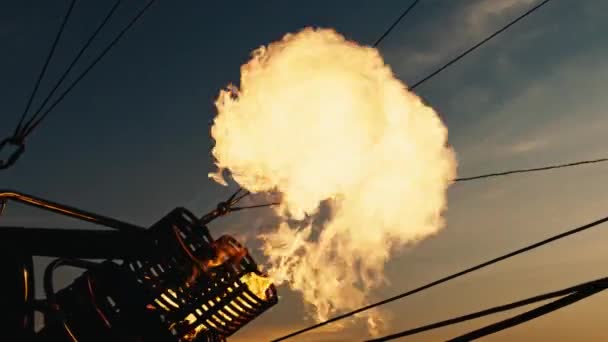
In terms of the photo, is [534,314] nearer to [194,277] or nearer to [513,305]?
[513,305]

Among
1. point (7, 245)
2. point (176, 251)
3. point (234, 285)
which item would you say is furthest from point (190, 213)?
point (7, 245)

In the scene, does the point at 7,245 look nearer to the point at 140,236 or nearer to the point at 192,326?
the point at 140,236

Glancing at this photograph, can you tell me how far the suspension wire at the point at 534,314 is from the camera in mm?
3412

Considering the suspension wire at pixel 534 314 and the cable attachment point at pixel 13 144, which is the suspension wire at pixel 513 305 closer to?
the suspension wire at pixel 534 314

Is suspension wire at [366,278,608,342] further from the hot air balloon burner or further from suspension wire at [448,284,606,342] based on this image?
the hot air balloon burner

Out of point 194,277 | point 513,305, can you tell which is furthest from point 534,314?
point 194,277

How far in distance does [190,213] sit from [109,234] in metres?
1.21

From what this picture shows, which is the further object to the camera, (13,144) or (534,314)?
(13,144)

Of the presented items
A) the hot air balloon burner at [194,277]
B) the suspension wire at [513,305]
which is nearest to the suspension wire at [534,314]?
the suspension wire at [513,305]

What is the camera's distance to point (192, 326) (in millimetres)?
6348

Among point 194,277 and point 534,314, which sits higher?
point 194,277

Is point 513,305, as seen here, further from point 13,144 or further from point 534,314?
point 13,144

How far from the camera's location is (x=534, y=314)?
3416 millimetres

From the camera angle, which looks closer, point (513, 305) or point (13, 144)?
point (513, 305)
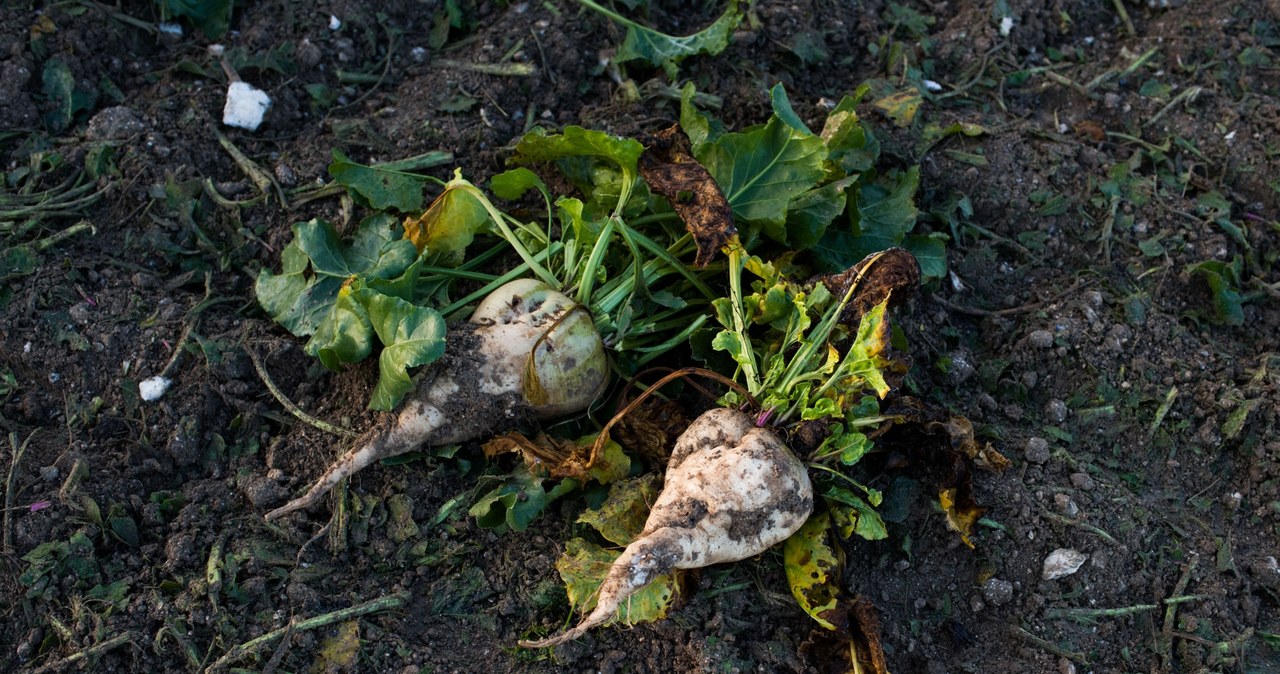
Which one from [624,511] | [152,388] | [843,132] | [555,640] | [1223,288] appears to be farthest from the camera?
[1223,288]

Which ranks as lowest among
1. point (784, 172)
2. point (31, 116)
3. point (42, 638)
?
point (42, 638)

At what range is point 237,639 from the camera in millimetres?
3281

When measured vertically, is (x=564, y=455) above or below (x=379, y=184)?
below

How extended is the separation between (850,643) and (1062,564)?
2.66 feet

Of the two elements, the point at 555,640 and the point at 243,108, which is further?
the point at 243,108

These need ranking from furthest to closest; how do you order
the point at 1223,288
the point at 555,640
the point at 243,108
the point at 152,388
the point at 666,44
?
the point at 666,44
the point at 243,108
the point at 1223,288
the point at 152,388
the point at 555,640

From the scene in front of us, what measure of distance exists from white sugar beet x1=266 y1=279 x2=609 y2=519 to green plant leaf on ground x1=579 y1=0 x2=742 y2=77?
1508mm

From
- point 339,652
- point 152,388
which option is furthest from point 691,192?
point 152,388

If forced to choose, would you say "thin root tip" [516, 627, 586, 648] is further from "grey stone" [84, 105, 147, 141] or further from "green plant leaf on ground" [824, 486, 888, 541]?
"grey stone" [84, 105, 147, 141]

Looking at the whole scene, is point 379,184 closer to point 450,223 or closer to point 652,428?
point 450,223

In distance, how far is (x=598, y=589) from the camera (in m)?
3.37

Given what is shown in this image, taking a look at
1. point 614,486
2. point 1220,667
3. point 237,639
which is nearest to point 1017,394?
point 1220,667

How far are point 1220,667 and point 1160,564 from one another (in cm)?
38

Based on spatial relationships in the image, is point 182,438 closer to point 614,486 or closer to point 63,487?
point 63,487
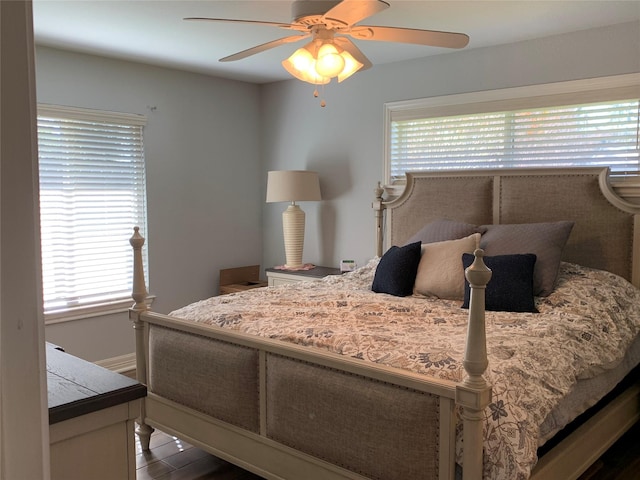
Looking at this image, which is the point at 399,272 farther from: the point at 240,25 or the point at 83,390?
the point at 83,390

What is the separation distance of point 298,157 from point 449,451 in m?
3.63

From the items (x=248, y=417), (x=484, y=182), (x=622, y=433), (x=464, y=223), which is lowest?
(x=622, y=433)

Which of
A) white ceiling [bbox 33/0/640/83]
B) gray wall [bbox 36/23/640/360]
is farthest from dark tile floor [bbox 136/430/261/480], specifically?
white ceiling [bbox 33/0/640/83]

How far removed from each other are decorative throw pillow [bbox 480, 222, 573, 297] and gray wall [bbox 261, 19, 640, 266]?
1064mm

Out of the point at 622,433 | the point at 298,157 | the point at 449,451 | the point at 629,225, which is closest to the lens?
the point at 449,451

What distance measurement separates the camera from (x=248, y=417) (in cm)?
245

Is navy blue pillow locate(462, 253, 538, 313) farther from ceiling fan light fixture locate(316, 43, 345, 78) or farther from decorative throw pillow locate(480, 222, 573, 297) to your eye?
ceiling fan light fixture locate(316, 43, 345, 78)

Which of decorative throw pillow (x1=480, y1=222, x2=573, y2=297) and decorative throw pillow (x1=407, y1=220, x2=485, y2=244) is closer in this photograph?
decorative throw pillow (x1=480, y1=222, x2=573, y2=297)

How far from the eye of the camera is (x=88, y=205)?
13.7ft

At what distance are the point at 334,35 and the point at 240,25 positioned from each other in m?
1.03

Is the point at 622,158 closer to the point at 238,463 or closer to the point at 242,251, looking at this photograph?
the point at 238,463

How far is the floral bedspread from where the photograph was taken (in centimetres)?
186

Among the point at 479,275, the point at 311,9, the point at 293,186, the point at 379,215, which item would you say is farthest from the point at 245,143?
the point at 479,275

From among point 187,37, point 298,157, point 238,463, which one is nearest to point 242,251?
point 298,157
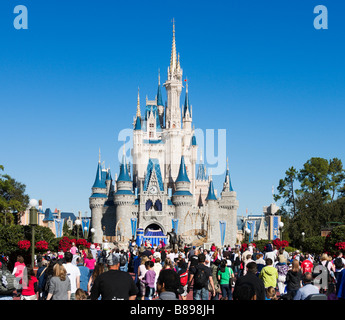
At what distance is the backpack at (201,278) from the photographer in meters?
11.7

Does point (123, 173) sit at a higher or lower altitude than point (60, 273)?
higher

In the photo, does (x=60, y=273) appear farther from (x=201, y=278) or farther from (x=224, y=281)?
(x=224, y=281)

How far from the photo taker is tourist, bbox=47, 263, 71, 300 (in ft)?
30.5

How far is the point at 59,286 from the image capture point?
933cm

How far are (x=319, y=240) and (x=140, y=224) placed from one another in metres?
38.7

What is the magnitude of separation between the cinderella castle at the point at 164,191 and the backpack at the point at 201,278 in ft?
168

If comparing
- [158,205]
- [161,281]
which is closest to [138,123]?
[158,205]

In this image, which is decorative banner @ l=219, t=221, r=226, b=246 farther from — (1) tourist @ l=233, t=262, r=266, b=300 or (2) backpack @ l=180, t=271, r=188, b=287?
(1) tourist @ l=233, t=262, r=266, b=300

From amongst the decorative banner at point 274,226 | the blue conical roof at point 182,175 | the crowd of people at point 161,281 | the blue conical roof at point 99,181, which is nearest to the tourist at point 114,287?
the crowd of people at point 161,281

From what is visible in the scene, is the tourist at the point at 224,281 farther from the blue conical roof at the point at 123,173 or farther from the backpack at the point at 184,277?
the blue conical roof at the point at 123,173

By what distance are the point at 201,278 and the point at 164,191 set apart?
61442 millimetres

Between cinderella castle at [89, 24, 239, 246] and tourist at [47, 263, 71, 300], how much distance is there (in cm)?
5369

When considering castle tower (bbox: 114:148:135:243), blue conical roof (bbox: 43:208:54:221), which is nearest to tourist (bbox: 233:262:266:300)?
castle tower (bbox: 114:148:135:243)
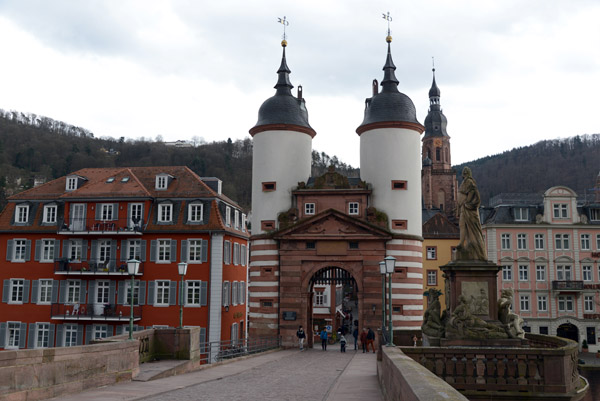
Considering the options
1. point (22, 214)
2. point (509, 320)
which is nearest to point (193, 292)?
point (22, 214)

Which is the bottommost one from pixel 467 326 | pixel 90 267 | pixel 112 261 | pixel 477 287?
pixel 467 326

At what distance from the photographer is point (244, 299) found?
155 feet

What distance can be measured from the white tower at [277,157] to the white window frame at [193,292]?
17.0ft

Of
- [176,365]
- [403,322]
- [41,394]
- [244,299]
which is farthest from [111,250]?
[41,394]

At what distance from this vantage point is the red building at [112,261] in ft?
129

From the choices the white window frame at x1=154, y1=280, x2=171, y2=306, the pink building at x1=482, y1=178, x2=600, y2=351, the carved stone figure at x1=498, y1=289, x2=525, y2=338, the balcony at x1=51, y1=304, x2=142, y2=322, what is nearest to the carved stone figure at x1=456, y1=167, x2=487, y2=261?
the carved stone figure at x1=498, y1=289, x2=525, y2=338

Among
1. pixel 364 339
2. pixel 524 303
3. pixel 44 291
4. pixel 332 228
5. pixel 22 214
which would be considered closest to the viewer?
pixel 364 339

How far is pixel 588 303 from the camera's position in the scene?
→ 5119cm

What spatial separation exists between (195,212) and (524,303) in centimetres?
2879

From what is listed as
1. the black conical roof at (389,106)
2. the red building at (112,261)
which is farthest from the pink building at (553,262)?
the red building at (112,261)

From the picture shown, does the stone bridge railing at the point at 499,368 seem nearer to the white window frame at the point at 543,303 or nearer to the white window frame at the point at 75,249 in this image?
the white window frame at the point at 75,249

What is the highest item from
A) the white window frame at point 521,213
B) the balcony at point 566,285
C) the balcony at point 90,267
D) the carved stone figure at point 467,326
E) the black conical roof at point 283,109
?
the black conical roof at point 283,109

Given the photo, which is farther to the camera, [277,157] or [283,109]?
[283,109]

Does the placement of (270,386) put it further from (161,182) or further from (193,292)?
(161,182)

- - -

From the line holding "Which is the bottommost" down to the final line above, quote every line exactly and only those lines.

Written reply:
Which is the bottommost one from pixel 467 326 | pixel 90 267 | pixel 112 261 | pixel 477 287?
pixel 467 326

At what distance from the photographer is point (244, 299) found?
155 feet

What distance can be measured from the white tower at [277,157] to the white window frame at [193,292]?
17.0ft

Of
- [176,365]
- [403,322]
- [41,394]
- [244,299]
which is farthest from [111,250]?
[41,394]

At what distance from this vantage point is the red building at [112,261] in ft?
129

From the choices the white window frame at x1=154, y1=280, x2=171, y2=306, the pink building at x1=482, y1=178, x2=600, y2=351, the carved stone figure at x1=498, y1=289, x2=525, y2=338, the balcony at x1=51, y1=304, x2=142, y2=322, what is nearest to the carved stone figure at x1=456, y1=167, x2=487, y2=261?
the carved stone figure at x1=498, y1=289, x2=525, y2=338

Among
1. pixel 364 339
2. pixel 524 303
3. pixel 44 291
4. pixel 332 228
5. pixel 22 214
which would be considered closest to the viewer?
pixel 364 339

How far is pixel 588 303 from the camera's position in the scene?
→ 5119cm

What spatial separation exists between (195,212) and (524,303) in centimetres?
2879

From what is listed as
1. the black conical roof at (389,106)
2. the red building at (112,261)
which is farthest from the pink building at (553,262)?
the red building at (112,261)

From the picture shown, does the stone bridge railing at the point at 499,368 seem nearer to the white window frame at the point at 543,303 or nearer to the white window frame at the point at 75,249 in this image?
the white window frame at the point at 75,249

What is the highest item from
A) the white window frame at point 521,213
B) the balcony at point 566,285
C) the balcony at point 90,267
D) the carved stone figure at point 467,326
E) the black conical roof at point 283,109
?
the black conical roof at point 283,109

Given the photo, which is farther to the camera, [277,157] or [283,109]?
[283,109]

Does the placement of (270,386) put it further from (161,182) or further from (193,292)?
(161,182)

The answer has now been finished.